Po południu - już ustnie - Radosław Sikorski zaznaczył, że list Baracka Obamy kończy sprawę tych niefortunnych słów. Szef polskiej dyplomacji obiecywał też kolejne działania, aby to był ostatni raz, gdy ktokolwiek używa tej nieprawdziwej zbitki słownej, więc w tym sensie dzięki listowi prezydent Obama nam pomógł. I myślę, że Jan Karski byłby zadowolony, że uzyskaliśmy taki oręż do walki ze stereotypami - podkreślał Sikorski.
Słowa Baracka Obamy o "polskich obozach śmierci' nie mogą być podstawą do wytoczenia procesu o naruszenie dóbr osobistych. Po pierwsze polskie prawo nie pozwala pozwać do sądu obcokrajowca, a poza tym nie można wytoczyć procesu dyplomacie z innego państwa.
Inaczej jest z zagranicznymi mediami. Mieszkaniec Świnoujścia wytoczył proces niemieckiej gazecie "Die Welt", której dziennikarka 4 lat temu użyła sformułowania "polski obóz koncentracyjny".
Jednak i w tym przypadku udowodnienie winy będzie bardzo trudne. Proces cywilny Kowalskiemu ma służyć po to, żeby chronić jego cześć, jego dobro, a nie to, że coś jest nie tak z punktu widzenia wiedzy historycznej - mówi w rozmowie z reporterem RMF FM Michałem Fitem prawnik Włodzimierz Łyczywek.
Mieszkaniec Świnoujścia będzie musiał zatem udowodnić, że takie sformułowanie naruszyło jego dobra osobiste. W tym przypadku jest to możliwe, bo w obozie koncentracyjnym zmarł jego dziadek. Proces w tej sprawie rozpocznie się we wrześniu.

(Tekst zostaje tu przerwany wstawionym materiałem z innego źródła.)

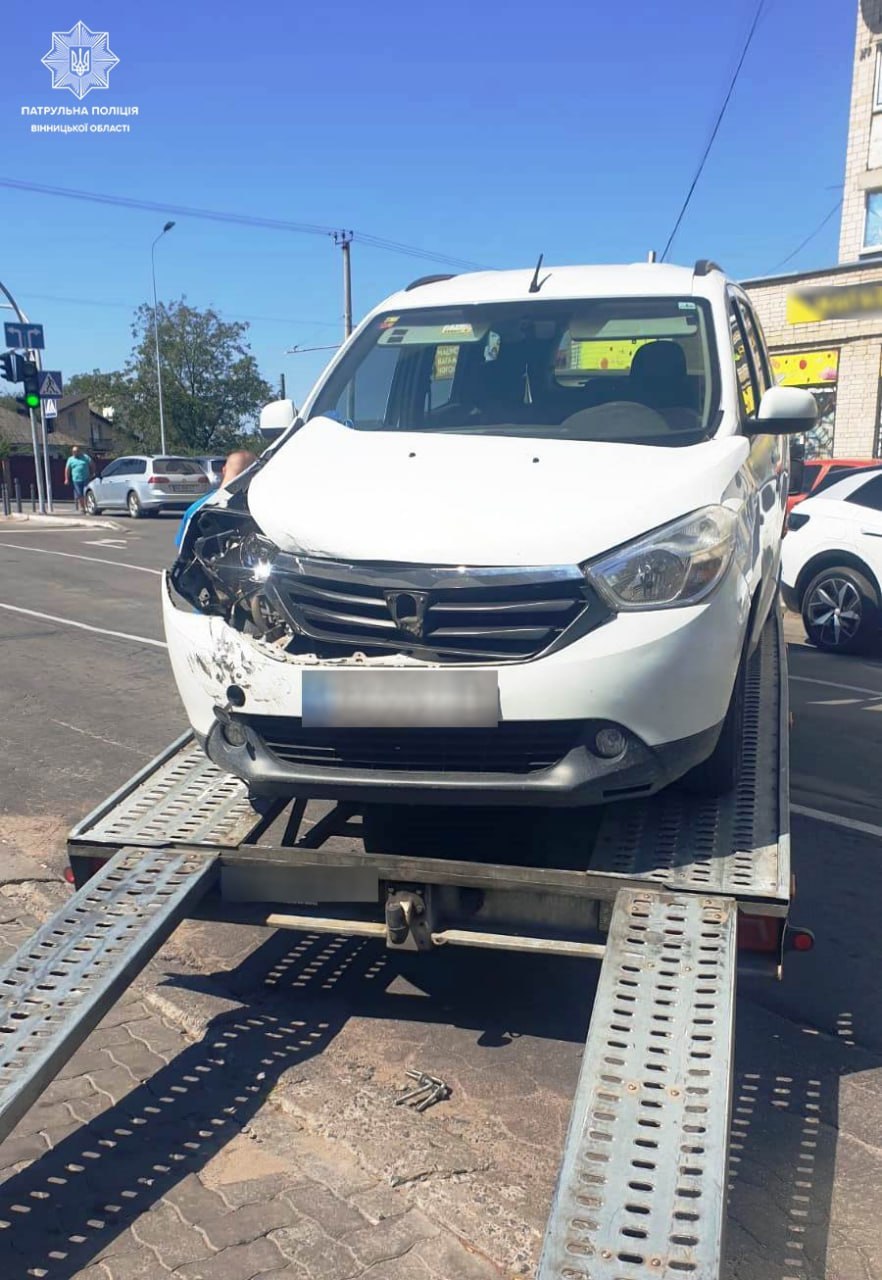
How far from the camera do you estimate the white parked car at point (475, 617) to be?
3039 mm

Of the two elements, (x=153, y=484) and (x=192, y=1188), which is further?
(x=153, y=484)

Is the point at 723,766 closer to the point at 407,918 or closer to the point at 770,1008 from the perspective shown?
the point at 770,1008

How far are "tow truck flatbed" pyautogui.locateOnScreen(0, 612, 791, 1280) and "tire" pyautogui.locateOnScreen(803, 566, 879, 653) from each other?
602 centimetres

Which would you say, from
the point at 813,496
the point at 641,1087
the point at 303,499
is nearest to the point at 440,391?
the point at 303,499

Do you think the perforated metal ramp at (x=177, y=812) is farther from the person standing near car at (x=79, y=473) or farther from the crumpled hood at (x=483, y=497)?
the person standing near car at (x=79, y=473)

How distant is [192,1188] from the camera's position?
9.01 ft

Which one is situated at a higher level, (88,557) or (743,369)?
(743,369)

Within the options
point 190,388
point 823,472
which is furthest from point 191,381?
point 823,472

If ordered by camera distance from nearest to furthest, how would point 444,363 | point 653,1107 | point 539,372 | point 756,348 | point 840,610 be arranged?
point 653,1107 → point 539,372 → point 444,363 → point 756,348 → point 840,610

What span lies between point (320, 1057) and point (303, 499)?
1.66 m

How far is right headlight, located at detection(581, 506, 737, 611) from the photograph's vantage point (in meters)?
3.04

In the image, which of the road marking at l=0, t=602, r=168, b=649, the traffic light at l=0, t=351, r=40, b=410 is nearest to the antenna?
the road marking at l=0, t=602, r=168, b=649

Od lat polscy dziennikarze i dyplomaci zabiegają, by publicznie za granicą, zwłaszcza w mediach, nie pojawiały się obraźliwe i nieprawdziwe sformułowania o "polskich obozach koncentracyjnych" czy "polskich obozach śmierci".
Po skandalicznej wypowiedzi amerykańskiego przywódcy zainicjowaliśmy akcję "Zaproś Obamę do Auschwitz". Wspólnie z tysiącami internautów zapraszamy prezydenta USA do Polski, na lekcję historii do muzeum Auschwitz. Cały czas możecie dołączyć do tej inicjatywy. Tutaj znajdziecie szczegóły
Barack Obama użył słów o "polskim obozie śmierci" podczas uroczystości pośmiertnego uhonorowania Prezydenckim Medalem Wolności Jana Karskiego. Amerykański prezydent, wspominając polskiego bohatera, który bezskutecznie alarmował Zachód o zagładzie Żydów w okupowanej przez Niemcy hitlerowskie Polsce, powiedział, że jako kurier polskiego podziemia Jan Karski został przeszmuglowany do getta warszawskiego i do polskiego obozu śmierci. Chodziło o niemiecki obóz przejściowy w Izbicy, do którego Karski również się przedostał w przebraniu strażnika. Polski MSZ od lat walczy z określaniem przez światową opinię publiczną niemieckich, hitlerowskich obozów koncentracyjnych jako polskich obozów śmierci.